知人や友人にお金を貸したときに、借用書を作成していなかったためにのちにトラブルになることはよくある話です。
貸した借りてないの水掛け論にならないように、貸し借りが発生したときにしっかりと公正証書を作成しておくのが一番ですが、知人や友人・近しい人であるがゆえに軽い気持ちで特に何の制約も設けずにお金を貸してしまうこともあると思います。
もし、いざ返済してほしいときに借りた側が拒否をした場合、お金を取り返すのは難しいのでしょうか?
LINEやメッセージなどに履歴が残っている場合、何かの証拠になることはあるのでしょうか?
借用書とは
そもそも、借用書とはどのようなものなのでしょうか?
借用書とは、読んで字のごとく、誰が誰に何を借りたという証明をする書類のことを指します。
お金の貸し借りであれば、借主、貸主、金額、貸借があった日時、返済期限などを記載し、お互いの同意のうえで署名捺印をし、法的効力をよりもたせたいのであれば、収入印紙を貼り付け、公正役場で公正証書にする手続きをとるとなおよいでしょう。
大きな金額のやりとりであったり、関係性があまり深くない者同士のやりとりであれば、借用書をしっかり公正証書として作成することは珍しい話ではありませんが、知人・友人間などの近しい間柄の人間から借金を申し込まれた場合、共通の知人の目や借主の世間体などを考え、特にこういった書類を作成せずにお金を貸してしまうケースももちろんあります。
そのケースに該当し、また借主がお金の返済をバックレてしまった場合、貸主はお金の返還をあきらめなければならないのでしょうか?
借用書を作成しなかった場合
金銭の貸し借りのとき、借用書を作成していなくても、すぐにお金を返してもらえればなんの問題もありません。あくまで個人間でのやりとりで完結します。
ですが、もし借主側の返済が滞り、貸主の返金催促にも応じなかった場合、借用書を作成しなかったからといってお金の返還をあきらめる必要はありません。
借金の申し立てがあった事実・借主に返金の意思があったことが、LINEやメッセージ、手紙などのやりとりで残っていた場合、それを根拠に返還請求をおこなうことが可能です。
ただし、借主が催促しても応じなかったという時点で、個人間で解決できる域からは逸脱している場合が多く、この場合は弁護士などの法の専門家に依頼して最悪の場合、調停や裁判にもつれこむことも考えられます。

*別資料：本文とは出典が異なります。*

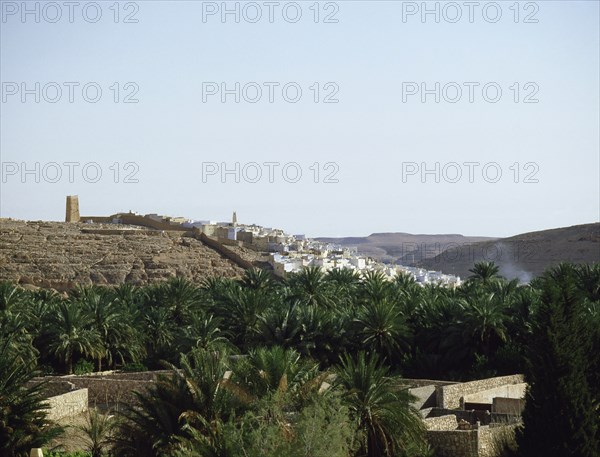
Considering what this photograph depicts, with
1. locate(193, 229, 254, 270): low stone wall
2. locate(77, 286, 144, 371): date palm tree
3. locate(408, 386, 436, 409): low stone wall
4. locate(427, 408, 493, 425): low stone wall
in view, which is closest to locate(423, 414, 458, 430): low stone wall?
locate(427, 408, 493, 425): low stone wall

お金を貸していたこと、その金額、相手がお金を借りたのではなくもらった認識でいた場合、またそれらの内容が書面やメッセージの履歴になく、お互いの口頭でのやりとりでのみおこなわれていた場合、借金の証拠が確保できず、返還請求が難しいといえます。
まとめ
- 基本的に、お金の貸し借りをおこなう際は、誰が誰にいついくらお金を借り、いつまでに返済するといった内容を盛り込んだ借用書を作成し、公正役場で公正証書にすることをおすすめする
- もし借用書を作成しておらず、借主が返済を拒否した場合、LINEやメッセージ、手紙などを根拠に返還請求をおこなうことができる可能性がある
- 完全な口約束でのみおこなわれた金銭のやりとりに関しては、返還請求が難しい場合がある
できることであれば、お金の貸し借りはしないのが一番です。
良好だった関係も、お金のトラブルでいともたやすく崩壊することも往々にしてあります。
貸す場合、借りる場合どちらであっても慎重に考えて行動しましょう。